Create a free profile to get unlimited access to exclusive videos, breaking news, sweepstakes, and more!
‘We Go Where We Want To Kill S--t': New Video Shows Dad And Son Butchering Bears In Alaska
The footage of Andrew and Owen Renner killing the hibernating bears was released by the Alaska Department of Public Safety following a public records request by the U.S. Humane Society.
A gun-toting father and son duo mercilessly killed a hibernating black bear and her cubs in Alaska, according to surveillance footage released this week.
The video, filmed in Esther Island, Alaska in April 2018, was released Wednesday by the Alaska Department of Public Safety following a public records request by the U.S. Humane Society.
The organization said in a press release that it wanted to show the video to the public in order “to show the sheer brutality and cruelty” of the killings.
It added that the bears were part of a U.S. Forest Service and Alaska Department of Fish and Game study, which is why their den was being recorded.
Andrew Renner, then 41, and son Owen, then 18, can be seen talking among themselves about getting away with their crime.
“They’ll never be able to link it to us,” they say. “We go where we want to kill s--t.”
The pair was also filmed going back to the den site to pick up their shell casings and gathering the bear cub carcasses in a plastic bag.
The Renners were charged on felony and misdemeanor charges in August 2018, pled guilty in January 2019, and then received fines and a jail sentence, according to the Humane Society.

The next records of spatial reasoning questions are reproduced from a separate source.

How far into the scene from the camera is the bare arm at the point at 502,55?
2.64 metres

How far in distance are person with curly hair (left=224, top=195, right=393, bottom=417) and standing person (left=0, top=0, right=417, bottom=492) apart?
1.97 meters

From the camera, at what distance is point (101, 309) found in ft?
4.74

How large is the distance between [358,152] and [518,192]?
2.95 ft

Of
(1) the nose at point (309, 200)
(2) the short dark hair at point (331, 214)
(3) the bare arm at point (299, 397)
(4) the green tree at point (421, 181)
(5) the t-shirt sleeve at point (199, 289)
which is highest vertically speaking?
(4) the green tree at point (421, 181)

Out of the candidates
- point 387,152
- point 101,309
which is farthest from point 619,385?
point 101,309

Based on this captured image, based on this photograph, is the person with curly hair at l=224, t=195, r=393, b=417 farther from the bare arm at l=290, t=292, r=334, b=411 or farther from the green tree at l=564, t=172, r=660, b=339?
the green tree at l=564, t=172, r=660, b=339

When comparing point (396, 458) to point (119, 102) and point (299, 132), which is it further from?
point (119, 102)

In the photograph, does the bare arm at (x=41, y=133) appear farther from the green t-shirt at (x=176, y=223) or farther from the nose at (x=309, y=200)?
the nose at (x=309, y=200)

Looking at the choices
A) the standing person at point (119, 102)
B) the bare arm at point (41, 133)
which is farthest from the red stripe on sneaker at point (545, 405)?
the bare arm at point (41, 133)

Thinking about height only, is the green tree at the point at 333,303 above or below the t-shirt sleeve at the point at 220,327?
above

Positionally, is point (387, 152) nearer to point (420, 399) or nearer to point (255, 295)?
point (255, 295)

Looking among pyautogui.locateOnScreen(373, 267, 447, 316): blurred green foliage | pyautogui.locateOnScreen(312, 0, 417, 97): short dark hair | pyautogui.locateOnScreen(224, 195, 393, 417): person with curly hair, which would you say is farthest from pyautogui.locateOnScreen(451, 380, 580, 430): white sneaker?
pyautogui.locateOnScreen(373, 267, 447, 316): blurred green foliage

Andrew was sentenced to five months with two months suspended and ordered to pay a $20,000 fine, with $11,000 suspended. He was also banned from hunting for 10 years.
Owen, meanwhile, was given a suspended sentence and ordered to do community service, reports the Humane Society.
“This video of a father and son killing a mother bear and her babies in their den and showing complete disregard for the lives they are taking is reprehensible,” Kitty Block, president and CEO of the Humane Society of the United States, said in a statement.